Но несмотря на такие причиняемые своему телу пытки и большое истощение сил, старец по-прежнему ходил к обедне, утрене и вечерне; почти ежедневно причащался, вычитывал правила, клал бесчисленные поклоны, читал Псалтирь и Евангелие и поучал богомольцев.
Нередко видели отца Феофила в Лавре, куда он приезжал каждую субботу служить акафист Богоматери пред чудотворной Ченстоховской иконой. Совершал он это чрезвычайно оригинально: ухватывал у пономарей Великой церкви первую попавшуюся под руку ризу, облачался в нее и бегал по братским кельям, собирая братию и послушников на акафист. Если же кто-то противился, тех он беспощадно подгонял палкой. Поэтому, пишет священник В.Зноско, “служение отца Феофила бывало всегда торжественным, и множество народу присутствовало на этих акафистах”.

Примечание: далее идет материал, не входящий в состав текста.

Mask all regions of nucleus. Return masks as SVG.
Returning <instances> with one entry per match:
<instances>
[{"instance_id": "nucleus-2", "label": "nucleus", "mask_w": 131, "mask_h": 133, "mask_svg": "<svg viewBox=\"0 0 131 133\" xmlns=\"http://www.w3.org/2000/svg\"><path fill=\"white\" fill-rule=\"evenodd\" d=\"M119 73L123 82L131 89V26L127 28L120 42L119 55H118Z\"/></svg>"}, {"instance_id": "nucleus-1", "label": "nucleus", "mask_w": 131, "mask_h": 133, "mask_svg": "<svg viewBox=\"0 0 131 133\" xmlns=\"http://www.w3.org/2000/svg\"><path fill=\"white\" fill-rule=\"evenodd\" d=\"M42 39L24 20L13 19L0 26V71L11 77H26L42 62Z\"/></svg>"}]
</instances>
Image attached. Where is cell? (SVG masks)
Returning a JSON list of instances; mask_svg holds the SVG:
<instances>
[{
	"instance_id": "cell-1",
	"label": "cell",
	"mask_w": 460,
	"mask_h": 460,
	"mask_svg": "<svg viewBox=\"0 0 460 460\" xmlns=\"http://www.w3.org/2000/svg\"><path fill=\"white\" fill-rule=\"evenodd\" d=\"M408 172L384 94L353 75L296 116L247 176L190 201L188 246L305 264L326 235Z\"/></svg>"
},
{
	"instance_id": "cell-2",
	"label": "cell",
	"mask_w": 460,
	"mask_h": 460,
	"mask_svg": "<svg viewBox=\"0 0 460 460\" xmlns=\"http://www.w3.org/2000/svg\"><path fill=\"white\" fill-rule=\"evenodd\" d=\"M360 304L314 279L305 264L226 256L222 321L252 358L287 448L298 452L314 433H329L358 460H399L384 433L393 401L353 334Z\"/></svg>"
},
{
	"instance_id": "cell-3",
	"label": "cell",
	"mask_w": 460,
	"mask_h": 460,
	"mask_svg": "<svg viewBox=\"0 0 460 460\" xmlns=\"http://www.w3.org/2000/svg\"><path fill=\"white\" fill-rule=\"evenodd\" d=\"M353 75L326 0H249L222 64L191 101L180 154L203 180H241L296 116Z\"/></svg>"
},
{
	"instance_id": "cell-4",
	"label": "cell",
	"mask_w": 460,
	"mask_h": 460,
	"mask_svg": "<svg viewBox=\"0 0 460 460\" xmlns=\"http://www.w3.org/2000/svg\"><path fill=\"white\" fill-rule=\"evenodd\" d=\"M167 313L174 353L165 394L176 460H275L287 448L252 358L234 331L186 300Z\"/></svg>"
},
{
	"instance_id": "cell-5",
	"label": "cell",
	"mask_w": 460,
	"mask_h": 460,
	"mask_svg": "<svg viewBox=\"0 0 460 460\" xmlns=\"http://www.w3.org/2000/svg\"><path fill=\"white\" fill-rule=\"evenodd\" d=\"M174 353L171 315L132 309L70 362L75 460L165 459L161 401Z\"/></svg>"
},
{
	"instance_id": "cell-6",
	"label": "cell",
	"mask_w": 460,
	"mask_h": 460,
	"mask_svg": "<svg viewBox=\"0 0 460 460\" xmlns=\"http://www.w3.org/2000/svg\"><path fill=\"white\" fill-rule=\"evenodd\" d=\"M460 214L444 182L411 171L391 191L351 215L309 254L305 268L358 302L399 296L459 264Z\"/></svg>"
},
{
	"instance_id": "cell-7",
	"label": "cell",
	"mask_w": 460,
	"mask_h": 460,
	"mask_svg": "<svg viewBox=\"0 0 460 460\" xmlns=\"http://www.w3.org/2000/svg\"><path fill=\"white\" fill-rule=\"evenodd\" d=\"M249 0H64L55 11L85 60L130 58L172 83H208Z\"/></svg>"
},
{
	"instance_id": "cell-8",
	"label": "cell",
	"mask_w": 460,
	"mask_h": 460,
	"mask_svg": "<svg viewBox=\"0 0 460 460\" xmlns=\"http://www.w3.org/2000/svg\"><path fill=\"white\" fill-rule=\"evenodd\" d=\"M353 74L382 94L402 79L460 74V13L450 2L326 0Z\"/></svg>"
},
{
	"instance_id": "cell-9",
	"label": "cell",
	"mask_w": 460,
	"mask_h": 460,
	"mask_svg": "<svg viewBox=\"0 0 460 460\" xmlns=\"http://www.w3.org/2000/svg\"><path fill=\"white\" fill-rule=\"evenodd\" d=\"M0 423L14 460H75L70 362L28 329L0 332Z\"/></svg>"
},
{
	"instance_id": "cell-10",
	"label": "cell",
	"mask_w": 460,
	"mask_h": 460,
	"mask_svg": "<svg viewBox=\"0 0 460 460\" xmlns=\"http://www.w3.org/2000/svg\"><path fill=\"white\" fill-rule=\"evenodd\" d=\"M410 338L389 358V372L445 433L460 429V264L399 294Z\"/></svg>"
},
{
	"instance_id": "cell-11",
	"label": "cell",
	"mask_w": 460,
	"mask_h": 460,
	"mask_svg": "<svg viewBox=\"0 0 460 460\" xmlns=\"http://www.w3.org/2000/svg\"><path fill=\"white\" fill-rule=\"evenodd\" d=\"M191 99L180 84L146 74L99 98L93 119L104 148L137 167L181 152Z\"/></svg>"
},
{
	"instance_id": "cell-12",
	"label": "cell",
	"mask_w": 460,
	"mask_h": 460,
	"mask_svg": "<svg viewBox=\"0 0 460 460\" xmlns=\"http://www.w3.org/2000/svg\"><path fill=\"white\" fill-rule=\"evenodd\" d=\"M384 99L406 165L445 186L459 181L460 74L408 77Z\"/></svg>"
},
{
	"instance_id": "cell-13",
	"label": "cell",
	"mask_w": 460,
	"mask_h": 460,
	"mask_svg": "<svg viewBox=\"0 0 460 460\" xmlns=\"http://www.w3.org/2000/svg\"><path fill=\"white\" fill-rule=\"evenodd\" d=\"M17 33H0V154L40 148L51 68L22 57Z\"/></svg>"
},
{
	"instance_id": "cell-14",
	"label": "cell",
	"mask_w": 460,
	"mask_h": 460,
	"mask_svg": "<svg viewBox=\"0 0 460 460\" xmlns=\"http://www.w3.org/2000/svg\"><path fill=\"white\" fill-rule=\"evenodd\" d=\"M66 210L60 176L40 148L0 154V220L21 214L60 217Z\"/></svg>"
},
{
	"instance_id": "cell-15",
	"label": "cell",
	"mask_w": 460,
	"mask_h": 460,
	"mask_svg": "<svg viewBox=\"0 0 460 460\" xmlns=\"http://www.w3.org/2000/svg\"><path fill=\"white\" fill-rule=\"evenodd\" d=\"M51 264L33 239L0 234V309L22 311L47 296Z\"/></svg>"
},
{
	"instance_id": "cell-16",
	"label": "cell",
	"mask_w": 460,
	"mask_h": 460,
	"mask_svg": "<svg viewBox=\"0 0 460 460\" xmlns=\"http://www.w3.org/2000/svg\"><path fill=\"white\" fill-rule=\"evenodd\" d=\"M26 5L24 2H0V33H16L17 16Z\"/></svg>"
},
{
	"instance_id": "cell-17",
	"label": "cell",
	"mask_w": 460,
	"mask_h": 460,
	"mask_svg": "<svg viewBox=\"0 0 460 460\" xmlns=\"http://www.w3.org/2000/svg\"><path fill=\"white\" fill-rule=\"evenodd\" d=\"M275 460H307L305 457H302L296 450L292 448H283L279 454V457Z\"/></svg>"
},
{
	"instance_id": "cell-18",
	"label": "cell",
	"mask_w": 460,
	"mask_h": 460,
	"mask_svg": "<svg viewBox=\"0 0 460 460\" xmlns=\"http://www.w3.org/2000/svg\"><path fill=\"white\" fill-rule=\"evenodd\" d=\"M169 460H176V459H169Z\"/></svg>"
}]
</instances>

В конец зимы блаженный удостоился откровения о времени своего отшествия к Богу и, напоминая всем о своей скорой кончине, подозвал однажды келейника Ивана и говорит:
– Думаю я подавать к Царю Небесному прошение перезимовать эту зиму на земле, чтобы не пришлось зимой рыть для меня могилу.
За месяц до смерти старец почти перестал принимать пищу и довольствовался кусочком антидора, который макал в разведенное водой вино. От долгого молитвенного стояния у него стали пухнуть ноги, но он не обращал на это ни малейшего внимания и еще более усугублял свой молитвенный подвиг.
В последние месяцы своей жизни старец уже охотнее беседовал с людьми, всех кормил галушками, которые по целым дням готовил его келейник. Он уже не скупился на советы и наставления, завещая каждому не забывать в своих молитвах “смердящего” Феофила. Речь его обнаруживала глубокое знание Священного Писания.
– Любите, – повторял он часто, – любите друг друга любовью святою и не держите гнева друг на друга. Не прельщайтесь ничем, не прилагайте сердца своего ни к чему земному: все это оставим здесь, только одни добрые дела пойдут с нами на тот свет...
За неделю до своей кончины старец упросил китаевских послушников навозить от Днепра земли и ссыпать ее возле кельи в виде могилы. Затем вымерил длину и ширину ее палкою и с этою палкою потом уже не расставался.